Lymphatic node chains of the human body are particularly difficult to realistically model in computational human phantoms. In the absence of a lymphatic node model, researchers have used the following surrogate tissues to calculate the radiation dose to the lymphatic nodes: blood vessels, muscle and the combination of the muscle and adipose tissues. In the present work, the authors investigated whether and in which extent the use of different surrogate tissues is appropriate to assess the lymph node dose, using a realistic model of lymphatic nodes that the authors recently reported.

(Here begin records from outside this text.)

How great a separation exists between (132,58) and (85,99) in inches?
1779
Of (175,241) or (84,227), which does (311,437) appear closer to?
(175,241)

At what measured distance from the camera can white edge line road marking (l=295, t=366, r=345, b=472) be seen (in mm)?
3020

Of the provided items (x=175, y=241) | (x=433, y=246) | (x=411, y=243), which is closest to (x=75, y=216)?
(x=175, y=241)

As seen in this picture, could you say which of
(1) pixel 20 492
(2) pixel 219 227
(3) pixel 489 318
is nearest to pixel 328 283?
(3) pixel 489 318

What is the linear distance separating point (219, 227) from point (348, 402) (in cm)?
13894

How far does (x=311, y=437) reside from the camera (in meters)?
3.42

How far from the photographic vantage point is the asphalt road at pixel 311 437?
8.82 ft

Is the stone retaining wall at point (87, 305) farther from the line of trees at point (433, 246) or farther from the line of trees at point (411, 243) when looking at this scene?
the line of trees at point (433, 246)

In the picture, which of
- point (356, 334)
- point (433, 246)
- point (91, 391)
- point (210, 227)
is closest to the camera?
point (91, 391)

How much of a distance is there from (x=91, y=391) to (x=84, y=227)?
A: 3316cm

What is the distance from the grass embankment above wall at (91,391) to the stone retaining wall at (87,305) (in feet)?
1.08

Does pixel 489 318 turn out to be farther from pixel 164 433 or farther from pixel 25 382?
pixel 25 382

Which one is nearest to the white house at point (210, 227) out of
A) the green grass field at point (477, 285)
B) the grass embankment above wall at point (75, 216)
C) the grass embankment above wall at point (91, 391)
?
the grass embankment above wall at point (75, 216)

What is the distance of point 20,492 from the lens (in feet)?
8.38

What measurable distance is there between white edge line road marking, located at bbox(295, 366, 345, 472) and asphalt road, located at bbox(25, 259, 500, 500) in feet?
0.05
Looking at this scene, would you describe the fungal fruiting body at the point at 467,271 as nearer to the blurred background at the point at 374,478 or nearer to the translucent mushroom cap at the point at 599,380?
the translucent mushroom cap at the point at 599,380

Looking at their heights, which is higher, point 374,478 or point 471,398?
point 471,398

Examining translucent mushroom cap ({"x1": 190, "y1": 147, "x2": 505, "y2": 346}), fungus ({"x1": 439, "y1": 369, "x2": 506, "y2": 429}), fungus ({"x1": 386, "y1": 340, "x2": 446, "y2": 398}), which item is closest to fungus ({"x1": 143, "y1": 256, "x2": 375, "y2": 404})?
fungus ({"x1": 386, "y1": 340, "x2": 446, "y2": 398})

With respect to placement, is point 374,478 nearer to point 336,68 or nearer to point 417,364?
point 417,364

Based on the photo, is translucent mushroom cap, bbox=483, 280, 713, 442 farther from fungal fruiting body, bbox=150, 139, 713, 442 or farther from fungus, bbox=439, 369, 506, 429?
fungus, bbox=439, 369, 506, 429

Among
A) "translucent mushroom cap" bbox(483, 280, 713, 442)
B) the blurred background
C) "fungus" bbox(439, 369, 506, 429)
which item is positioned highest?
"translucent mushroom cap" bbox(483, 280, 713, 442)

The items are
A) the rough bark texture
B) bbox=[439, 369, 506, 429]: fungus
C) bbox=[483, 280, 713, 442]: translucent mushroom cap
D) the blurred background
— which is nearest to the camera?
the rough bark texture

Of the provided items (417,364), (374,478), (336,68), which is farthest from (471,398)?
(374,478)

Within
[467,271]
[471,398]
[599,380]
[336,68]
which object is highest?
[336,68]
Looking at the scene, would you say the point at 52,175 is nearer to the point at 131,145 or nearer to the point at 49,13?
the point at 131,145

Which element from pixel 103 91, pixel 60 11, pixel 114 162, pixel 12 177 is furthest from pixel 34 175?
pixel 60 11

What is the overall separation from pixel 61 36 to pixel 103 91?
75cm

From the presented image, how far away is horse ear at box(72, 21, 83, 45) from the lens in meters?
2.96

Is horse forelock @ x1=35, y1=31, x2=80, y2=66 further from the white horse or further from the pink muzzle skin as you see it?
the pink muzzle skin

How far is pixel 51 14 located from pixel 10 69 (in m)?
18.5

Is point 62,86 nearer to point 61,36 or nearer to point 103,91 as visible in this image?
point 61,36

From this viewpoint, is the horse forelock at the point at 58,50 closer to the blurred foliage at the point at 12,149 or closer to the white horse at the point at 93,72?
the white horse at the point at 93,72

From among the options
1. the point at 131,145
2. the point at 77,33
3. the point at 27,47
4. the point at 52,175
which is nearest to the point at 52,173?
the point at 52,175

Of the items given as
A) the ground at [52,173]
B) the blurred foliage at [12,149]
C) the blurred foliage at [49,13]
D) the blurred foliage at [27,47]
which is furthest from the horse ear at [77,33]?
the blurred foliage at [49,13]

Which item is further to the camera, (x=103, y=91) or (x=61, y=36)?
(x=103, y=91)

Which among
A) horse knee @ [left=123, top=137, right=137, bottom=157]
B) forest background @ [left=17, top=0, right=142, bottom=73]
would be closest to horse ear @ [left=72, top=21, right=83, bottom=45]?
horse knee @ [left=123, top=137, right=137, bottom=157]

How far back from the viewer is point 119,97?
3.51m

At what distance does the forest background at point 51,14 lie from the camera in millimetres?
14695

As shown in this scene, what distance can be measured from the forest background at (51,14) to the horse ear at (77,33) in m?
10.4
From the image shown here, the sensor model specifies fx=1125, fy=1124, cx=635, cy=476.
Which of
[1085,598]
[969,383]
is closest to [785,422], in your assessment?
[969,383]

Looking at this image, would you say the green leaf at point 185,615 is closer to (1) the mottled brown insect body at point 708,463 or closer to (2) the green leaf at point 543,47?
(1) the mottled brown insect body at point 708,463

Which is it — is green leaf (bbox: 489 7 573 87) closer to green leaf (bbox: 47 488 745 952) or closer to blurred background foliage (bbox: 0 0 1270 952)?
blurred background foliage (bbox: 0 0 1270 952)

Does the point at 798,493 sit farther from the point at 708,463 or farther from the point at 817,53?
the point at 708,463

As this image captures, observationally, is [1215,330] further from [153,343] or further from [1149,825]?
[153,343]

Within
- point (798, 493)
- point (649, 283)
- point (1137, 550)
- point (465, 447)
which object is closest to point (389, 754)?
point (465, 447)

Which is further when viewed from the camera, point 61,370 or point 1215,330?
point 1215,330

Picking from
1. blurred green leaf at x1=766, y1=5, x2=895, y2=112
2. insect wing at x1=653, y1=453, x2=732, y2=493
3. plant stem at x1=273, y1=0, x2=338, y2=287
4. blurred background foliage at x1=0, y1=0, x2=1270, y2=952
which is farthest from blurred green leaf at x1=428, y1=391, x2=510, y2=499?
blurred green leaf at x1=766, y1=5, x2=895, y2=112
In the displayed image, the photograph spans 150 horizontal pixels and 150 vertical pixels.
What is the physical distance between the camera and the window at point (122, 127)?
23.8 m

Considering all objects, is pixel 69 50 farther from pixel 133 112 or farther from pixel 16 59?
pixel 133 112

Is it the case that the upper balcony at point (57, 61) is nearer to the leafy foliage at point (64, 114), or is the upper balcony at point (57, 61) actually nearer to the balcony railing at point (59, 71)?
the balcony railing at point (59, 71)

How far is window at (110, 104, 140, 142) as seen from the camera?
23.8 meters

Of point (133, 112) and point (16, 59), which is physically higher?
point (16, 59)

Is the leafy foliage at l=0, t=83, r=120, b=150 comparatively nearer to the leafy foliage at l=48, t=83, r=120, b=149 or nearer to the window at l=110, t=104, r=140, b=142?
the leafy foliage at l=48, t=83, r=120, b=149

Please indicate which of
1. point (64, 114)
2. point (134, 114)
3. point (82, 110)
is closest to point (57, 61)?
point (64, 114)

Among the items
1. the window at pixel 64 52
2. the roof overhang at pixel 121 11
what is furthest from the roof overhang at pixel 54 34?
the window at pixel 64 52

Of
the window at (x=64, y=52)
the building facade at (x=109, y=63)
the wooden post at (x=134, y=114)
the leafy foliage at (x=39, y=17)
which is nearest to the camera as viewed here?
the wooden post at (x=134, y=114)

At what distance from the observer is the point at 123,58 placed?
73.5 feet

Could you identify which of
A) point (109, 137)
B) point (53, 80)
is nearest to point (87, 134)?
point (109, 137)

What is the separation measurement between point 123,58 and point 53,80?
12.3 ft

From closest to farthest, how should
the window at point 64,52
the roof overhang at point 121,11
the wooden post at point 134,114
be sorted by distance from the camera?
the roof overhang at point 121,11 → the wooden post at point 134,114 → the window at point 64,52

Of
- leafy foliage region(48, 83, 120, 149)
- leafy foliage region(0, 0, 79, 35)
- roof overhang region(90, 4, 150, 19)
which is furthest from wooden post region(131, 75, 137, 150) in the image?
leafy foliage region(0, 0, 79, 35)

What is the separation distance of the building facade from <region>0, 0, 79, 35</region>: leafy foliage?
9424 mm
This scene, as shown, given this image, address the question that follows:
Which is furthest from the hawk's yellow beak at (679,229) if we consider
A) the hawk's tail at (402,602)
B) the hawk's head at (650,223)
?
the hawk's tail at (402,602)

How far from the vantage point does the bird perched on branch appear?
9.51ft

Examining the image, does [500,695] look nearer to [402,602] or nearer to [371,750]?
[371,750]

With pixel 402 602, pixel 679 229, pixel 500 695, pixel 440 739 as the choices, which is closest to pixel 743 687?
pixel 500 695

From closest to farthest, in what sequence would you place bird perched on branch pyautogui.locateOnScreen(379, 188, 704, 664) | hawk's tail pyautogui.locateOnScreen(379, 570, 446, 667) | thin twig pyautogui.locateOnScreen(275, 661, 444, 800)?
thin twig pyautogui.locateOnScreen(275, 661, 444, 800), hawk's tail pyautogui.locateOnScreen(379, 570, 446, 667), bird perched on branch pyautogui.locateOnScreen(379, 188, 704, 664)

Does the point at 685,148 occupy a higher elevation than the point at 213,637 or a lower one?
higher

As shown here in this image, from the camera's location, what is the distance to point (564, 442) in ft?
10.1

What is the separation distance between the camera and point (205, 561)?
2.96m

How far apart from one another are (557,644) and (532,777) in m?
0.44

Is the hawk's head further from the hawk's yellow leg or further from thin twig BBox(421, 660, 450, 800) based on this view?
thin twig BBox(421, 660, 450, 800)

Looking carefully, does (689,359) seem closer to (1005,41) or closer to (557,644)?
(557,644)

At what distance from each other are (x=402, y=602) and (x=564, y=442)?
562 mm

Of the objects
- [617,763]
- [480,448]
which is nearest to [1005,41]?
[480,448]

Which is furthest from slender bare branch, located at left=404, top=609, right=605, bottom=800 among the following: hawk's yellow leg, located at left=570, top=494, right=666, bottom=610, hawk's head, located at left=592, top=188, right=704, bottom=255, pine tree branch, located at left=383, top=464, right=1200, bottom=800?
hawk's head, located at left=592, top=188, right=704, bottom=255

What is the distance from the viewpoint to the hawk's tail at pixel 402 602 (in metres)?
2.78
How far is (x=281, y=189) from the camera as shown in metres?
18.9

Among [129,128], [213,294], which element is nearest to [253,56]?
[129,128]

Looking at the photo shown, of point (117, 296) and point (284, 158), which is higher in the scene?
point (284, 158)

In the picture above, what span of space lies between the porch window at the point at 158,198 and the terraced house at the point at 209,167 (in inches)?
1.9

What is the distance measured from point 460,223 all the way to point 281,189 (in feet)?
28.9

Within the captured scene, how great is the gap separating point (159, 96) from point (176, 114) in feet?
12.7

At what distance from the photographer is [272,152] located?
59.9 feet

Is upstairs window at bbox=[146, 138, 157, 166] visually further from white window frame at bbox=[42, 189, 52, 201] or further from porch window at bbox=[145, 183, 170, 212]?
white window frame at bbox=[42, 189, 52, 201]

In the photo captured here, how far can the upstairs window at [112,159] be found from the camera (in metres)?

Using a Monte Carlo radiation transport method coupled with the adult male hybrid phantom that included the lymph node model, the air kerma-to-absorbed dose conversion coefficients (Gy Gy(-1)) to the lymph nodes and other tissues used as surrogates for external photon beams of 15 discrete energies (0.015-10 MeV) were computed using the following six idealised geometries: anterior-posterior (AP), posterior-anterior (PA), right lateral, left lateral, rotational and isotropic. To validate the results of this study, the lymph node dose calculated here was compared with the dose published by the International Commission on Radiological Protection for the adult male reference phantom. The lymph node dose conversion coefficients with the values calculated for the blood vessels, muscle, adipose tissue and the combination of muscle and adipose tissues were then compared. It was found that muscle was the best estimator for the lymph nodes, with a dose difference averaged across energies >0.08 MeV of <8 % in all irradiation geometries excluding the AP and PA geometries for which the blood vessels were found to be the best estimator. In conclusion, muscle and blood vessels may preferably be used as surrogate tissues in the absence of lymphatic nodes in a given voxel phantom. For energies <0.08 MeV, for which the authors observed a difference of up to 30-fold, an explicit lymph node model may be required to prevent increasing differences with the lymph node dose as the photon energy decreases, though the absolute values of the dose conversion coefficients are smaller than at higher energy.